**What to produce**
Each line from the one that includes "scientific name: Bos taurus" to the last line of the data below should be set down exactly; no other lines are wanted.

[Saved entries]
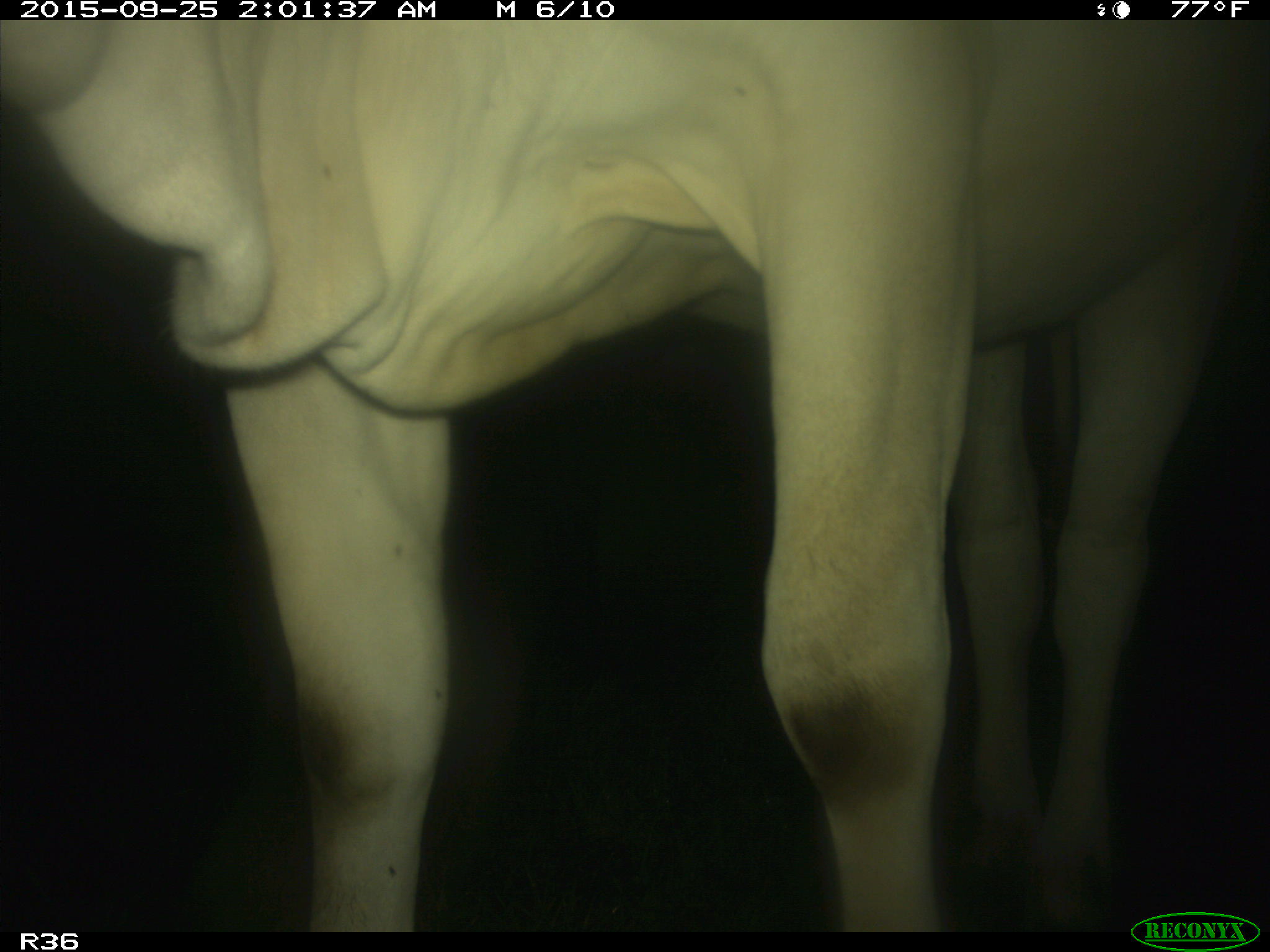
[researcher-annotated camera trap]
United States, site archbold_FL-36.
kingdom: Animalia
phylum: Chordata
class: Mammalia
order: Artiodactyla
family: Bovidae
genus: Bos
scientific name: Bos taurus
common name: domestic cow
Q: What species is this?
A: Bos taurus (domestic cow).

**Result below**
scientific name: Bos taurus
common name: domestic cow
Q: What species is this?
A: Bos taurus (domestic cow).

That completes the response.